[begin GIVEN TEXT]
What do I do? Do I just have to create a new Reddit account and start from scratch? But that’s so much work.
I could write in to LetterMeLater and explain that I didn’t mean to do this. But they would probably take a while to get back to me. We’ve already established I’m wildly impatient. Plus this site doesn’t look like it has a support team. Not to mention it would be an embarrassing e-mail exchange. I started brainstorming elaborate explanations involving dead relatives about why I needed access to the e-mail…
All of my options were messy. I was walking home that night from the office pondering my predicament, when suddenly it hit me.
The search bar.
I pulled up the app on my mobile phone and tried it:
Hmm.
Okay. So it’s indexing the subject for sure. What about the body?
I try a few letters, and voila. It’s definitely got the body indexed. Remember: the body consisted entirely of my password.
Essentially, I’ve been given an interface to perform substring queries. By entering in a string into the search bar, the search results will confirm whether my password contains this substring.
We’re in business.
I hurry into my apartment, drop my bag, and pull out my laptop.
Algorithms problem: you are given a function substring?(str)
, which returns true or false depending on whether a password contains any given substring. Given this function, write an algorithm that can deduce the hidden password.
[end GIVEN TEXT]
[begin RAW DATA]
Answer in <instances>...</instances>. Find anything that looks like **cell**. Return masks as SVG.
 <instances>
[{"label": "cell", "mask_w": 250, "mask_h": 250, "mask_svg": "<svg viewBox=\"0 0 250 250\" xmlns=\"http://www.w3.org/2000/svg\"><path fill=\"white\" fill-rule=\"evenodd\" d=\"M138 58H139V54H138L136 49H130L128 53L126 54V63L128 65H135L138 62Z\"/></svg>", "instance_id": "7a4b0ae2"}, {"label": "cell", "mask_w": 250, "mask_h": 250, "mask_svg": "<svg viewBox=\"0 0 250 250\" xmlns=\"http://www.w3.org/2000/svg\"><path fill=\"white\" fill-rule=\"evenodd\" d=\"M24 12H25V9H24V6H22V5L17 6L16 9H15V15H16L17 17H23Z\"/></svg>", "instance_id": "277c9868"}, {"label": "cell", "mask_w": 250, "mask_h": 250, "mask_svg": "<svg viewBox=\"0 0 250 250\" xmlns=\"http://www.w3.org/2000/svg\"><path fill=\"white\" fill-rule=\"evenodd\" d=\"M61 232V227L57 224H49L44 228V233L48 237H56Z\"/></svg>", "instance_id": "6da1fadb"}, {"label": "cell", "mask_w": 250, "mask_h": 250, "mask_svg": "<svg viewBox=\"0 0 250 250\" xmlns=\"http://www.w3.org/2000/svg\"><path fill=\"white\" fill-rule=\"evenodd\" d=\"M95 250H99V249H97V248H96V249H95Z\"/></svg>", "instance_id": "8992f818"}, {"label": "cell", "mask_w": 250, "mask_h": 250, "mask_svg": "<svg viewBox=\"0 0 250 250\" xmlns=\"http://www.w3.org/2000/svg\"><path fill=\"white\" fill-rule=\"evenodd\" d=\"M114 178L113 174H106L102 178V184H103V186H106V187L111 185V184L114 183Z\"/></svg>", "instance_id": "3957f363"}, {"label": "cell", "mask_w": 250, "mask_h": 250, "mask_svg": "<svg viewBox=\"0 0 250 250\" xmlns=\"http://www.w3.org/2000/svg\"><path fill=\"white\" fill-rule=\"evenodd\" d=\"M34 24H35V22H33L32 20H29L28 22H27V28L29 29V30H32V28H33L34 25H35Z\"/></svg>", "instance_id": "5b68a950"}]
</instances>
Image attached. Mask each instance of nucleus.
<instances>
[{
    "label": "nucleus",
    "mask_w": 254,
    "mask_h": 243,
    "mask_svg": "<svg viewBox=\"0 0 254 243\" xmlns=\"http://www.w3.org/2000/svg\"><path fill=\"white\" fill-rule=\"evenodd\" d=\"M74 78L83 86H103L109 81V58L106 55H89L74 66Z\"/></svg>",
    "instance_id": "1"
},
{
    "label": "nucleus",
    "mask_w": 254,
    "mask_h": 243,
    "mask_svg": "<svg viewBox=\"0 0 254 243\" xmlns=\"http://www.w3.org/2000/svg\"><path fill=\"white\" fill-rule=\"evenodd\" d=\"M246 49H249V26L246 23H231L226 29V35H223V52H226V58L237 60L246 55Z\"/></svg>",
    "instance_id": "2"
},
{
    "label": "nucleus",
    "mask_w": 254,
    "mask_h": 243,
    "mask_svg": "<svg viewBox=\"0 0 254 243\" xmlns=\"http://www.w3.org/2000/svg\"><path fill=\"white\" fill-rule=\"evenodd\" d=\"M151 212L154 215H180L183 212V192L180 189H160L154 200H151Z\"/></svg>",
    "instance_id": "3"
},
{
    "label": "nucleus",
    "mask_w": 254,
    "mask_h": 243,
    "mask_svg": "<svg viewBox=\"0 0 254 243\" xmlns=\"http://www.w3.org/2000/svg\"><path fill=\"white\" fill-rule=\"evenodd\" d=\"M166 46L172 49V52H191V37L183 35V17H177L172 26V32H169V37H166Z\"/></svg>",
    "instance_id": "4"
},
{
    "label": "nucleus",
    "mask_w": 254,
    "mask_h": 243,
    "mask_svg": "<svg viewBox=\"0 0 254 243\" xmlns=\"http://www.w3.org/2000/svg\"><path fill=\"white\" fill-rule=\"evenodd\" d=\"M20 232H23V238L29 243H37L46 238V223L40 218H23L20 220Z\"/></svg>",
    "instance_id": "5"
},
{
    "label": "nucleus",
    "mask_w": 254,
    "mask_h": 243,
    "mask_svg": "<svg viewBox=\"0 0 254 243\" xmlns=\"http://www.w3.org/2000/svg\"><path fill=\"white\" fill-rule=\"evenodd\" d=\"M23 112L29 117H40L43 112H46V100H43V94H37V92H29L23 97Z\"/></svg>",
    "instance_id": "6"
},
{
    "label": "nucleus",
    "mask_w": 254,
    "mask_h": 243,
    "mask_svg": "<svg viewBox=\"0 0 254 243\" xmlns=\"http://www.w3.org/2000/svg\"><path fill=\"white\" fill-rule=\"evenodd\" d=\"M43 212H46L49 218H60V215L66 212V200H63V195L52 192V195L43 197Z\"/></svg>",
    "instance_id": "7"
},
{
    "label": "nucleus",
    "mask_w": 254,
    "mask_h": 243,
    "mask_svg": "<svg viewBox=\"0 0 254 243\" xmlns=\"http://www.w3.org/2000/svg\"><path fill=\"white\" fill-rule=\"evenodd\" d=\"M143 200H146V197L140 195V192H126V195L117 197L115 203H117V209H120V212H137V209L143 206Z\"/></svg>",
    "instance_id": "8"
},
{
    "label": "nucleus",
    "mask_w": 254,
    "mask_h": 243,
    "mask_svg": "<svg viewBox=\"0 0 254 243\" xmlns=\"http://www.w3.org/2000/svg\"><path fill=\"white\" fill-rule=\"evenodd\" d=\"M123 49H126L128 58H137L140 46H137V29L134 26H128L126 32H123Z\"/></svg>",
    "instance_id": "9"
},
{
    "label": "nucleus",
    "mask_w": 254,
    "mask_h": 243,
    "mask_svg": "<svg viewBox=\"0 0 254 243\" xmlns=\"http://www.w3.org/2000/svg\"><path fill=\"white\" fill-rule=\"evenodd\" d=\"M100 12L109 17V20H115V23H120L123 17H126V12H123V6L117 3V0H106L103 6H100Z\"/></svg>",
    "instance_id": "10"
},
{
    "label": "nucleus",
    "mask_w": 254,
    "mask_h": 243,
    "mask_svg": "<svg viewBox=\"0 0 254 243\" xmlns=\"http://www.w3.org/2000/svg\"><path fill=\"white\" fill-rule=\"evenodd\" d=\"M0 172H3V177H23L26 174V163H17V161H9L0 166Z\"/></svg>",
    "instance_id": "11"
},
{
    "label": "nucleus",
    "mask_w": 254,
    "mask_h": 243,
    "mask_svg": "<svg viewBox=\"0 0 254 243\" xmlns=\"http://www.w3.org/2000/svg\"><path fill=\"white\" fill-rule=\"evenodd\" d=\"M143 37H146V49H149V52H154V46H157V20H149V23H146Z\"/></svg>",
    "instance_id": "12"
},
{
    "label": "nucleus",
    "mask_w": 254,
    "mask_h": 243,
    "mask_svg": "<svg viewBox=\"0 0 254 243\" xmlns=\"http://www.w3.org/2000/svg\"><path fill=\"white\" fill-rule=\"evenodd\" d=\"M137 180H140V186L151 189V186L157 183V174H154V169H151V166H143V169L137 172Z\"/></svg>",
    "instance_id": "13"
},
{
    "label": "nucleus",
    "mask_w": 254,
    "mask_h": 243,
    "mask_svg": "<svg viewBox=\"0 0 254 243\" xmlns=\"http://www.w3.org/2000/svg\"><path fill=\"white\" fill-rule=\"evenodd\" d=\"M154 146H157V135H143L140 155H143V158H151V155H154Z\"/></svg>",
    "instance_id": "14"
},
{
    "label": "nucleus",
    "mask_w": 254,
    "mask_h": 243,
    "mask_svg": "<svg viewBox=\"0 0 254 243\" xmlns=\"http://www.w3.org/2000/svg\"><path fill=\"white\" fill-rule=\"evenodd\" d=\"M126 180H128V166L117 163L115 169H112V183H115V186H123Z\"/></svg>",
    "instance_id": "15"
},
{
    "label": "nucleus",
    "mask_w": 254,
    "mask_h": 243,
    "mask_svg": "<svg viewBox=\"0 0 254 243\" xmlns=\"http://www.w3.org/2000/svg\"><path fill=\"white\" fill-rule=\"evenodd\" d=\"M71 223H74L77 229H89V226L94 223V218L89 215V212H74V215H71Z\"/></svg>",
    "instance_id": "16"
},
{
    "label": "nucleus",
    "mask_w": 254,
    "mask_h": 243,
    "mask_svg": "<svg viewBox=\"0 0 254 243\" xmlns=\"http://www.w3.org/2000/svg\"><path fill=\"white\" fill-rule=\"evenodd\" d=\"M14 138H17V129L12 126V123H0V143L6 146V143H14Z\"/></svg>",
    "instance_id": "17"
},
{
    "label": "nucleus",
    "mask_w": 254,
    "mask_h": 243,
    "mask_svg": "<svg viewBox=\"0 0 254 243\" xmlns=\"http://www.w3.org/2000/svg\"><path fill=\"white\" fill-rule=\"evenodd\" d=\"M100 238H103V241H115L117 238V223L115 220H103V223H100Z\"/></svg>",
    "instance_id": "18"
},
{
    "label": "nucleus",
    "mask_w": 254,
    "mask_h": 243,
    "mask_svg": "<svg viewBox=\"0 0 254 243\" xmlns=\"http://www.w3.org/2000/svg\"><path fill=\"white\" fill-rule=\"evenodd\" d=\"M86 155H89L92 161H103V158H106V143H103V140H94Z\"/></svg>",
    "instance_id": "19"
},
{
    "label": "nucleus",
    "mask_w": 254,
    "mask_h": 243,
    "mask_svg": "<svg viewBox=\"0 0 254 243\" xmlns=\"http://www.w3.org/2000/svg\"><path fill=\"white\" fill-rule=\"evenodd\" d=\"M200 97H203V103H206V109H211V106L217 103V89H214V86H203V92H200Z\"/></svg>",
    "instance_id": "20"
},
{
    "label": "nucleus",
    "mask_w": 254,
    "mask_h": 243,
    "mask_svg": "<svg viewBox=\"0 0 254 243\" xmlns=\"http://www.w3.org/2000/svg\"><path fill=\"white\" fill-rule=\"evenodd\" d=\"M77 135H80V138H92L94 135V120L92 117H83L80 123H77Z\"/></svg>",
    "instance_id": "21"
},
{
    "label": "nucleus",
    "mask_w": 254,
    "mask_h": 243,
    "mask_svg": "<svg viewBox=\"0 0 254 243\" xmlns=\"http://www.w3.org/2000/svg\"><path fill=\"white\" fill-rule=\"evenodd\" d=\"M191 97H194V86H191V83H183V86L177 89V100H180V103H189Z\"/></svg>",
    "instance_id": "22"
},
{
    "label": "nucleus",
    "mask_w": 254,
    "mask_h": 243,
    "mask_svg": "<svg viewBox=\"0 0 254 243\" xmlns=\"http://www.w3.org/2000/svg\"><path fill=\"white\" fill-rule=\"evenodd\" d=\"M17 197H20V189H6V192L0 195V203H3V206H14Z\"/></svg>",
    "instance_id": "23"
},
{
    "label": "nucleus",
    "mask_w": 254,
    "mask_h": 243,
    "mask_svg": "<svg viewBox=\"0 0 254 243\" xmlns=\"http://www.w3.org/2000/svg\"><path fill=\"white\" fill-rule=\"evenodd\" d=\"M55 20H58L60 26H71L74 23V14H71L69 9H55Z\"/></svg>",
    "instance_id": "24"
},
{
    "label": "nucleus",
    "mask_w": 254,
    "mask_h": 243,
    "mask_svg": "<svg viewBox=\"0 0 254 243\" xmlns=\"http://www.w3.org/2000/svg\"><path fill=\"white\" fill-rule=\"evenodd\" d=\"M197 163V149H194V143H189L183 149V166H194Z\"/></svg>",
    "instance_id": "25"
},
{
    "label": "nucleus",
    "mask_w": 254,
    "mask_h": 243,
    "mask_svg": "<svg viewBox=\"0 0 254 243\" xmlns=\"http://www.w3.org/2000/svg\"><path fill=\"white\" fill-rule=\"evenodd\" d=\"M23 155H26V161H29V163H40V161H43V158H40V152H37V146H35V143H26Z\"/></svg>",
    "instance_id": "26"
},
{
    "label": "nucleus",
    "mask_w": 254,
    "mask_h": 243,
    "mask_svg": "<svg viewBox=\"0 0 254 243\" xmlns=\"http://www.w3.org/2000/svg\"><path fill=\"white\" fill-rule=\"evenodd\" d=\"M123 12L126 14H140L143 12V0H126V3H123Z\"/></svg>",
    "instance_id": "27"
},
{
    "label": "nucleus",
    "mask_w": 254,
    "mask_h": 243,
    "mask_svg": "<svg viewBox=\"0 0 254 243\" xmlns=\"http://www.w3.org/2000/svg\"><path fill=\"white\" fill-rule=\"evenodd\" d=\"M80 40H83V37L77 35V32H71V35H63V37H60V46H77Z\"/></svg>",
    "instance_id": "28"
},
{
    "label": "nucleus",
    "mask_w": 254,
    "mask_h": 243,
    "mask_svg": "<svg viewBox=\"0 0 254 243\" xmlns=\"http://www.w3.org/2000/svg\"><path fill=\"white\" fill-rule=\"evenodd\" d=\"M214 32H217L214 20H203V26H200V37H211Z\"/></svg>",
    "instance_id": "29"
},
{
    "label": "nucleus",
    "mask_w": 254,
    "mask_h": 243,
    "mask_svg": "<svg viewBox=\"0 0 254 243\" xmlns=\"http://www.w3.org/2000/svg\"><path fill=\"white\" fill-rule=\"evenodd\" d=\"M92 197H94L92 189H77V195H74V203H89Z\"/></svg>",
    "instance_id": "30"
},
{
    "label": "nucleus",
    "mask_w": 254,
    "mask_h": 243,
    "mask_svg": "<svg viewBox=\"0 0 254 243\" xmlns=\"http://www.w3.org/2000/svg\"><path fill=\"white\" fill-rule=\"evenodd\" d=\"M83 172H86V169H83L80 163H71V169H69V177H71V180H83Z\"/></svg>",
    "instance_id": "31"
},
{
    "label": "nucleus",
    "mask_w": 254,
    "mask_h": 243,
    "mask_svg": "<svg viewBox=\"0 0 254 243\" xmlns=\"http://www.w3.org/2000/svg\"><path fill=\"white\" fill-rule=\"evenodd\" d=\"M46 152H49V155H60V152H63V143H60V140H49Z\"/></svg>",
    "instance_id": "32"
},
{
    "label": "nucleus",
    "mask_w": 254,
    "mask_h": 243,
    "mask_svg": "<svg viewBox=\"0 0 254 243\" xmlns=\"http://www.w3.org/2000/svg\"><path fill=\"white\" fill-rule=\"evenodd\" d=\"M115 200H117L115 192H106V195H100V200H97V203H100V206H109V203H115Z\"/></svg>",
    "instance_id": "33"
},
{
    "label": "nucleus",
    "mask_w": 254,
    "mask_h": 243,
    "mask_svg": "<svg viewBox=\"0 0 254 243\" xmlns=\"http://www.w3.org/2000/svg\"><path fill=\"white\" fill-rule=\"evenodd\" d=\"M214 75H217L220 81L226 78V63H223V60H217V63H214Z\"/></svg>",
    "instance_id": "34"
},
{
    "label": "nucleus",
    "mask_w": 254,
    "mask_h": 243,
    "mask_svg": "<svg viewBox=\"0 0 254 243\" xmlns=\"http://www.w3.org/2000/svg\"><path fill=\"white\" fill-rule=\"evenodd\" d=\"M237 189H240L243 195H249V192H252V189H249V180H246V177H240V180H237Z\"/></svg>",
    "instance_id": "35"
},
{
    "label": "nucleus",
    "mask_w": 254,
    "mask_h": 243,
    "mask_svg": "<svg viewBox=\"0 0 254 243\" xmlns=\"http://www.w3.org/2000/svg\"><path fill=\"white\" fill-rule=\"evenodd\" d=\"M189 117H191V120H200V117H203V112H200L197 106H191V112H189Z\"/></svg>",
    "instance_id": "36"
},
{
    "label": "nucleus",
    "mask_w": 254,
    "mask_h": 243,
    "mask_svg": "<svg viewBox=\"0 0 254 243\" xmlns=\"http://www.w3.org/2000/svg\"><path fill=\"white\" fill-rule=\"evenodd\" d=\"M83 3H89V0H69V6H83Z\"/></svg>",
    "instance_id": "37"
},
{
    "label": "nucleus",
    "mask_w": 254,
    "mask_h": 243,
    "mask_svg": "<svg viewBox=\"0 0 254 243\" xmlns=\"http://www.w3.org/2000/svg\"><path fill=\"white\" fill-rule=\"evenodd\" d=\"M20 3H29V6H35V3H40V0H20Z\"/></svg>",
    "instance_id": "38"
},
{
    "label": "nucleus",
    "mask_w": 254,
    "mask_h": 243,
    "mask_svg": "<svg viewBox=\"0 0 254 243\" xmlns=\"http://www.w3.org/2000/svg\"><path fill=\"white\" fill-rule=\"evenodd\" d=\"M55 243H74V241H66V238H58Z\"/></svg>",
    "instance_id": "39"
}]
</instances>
[end RAW DATA]
• **TASKS TO CARRY OUT**
(A) In the password recovery story, what did the body of the e-mail consist of?
(B) Write the next part of the password recovery story, picking up after its final sentence.

• **REPLIES**
(A) It consisted entirely of the narrator's password.

(B)
The Algorithm
So let’s think about this. A few things I know about my password: I know it was a long string with some random characters, probably something along the lines of asgoihej2409g
. I probably didn’t include any upper-case characters (and Reddit doesn’t enforce that as a password constraint) so let’s assume for now that I didn’t — in case I did, we can just expand the search space later if the initial algorithm fails.
We also have a subject line as part of the string we’re querying. And we know the subject is “password”.
Let’s pretend the body is 6 characters long. So we’ve got six slots of characters, some of which may appear in the subject line, some of which certainly don’t. So if we take all of the characters that aren’t in the subject and try searching for each of them, we know for sure we’ll hit a unique letter that’s in the password. Think like a game of Wheel of Fortune.
We keep trying letters one by one until we hit a match for something that’s not in our subject line. Say we hit it.
Once I’ve found my first letter, I don’t actually know where in this string I am. But I know I can start building out a bigger substring by appending different characters to the end of this until I hit another substring match.
We’ll potentially have to iterate through every character in our alphabet to find it. Any of those characters could be correct, so on average it’ll hit somewhere around the middle, so given an alphabet of size A
, it should average out to A/2
guesses per letter (let’s assume the subject is small and there are no repeating patterns of 2+ characters).
I’ll keep building this substring until it eventually hits the end and no characters can extend it further.
But that’s not enough — most likely, there will be a prefix to the string that I missed, because I started in a random place. Easy enough: all I have to do is now repeat the process, except going backwards.
Once the process terminates, I should be able to reconstruct the password. In total, I’ll need to figure outL
characters(where L
is the length), and need to expend on average A/2
guesses per character (where A
is the alphabet size), so total guesses = A/2 * L
.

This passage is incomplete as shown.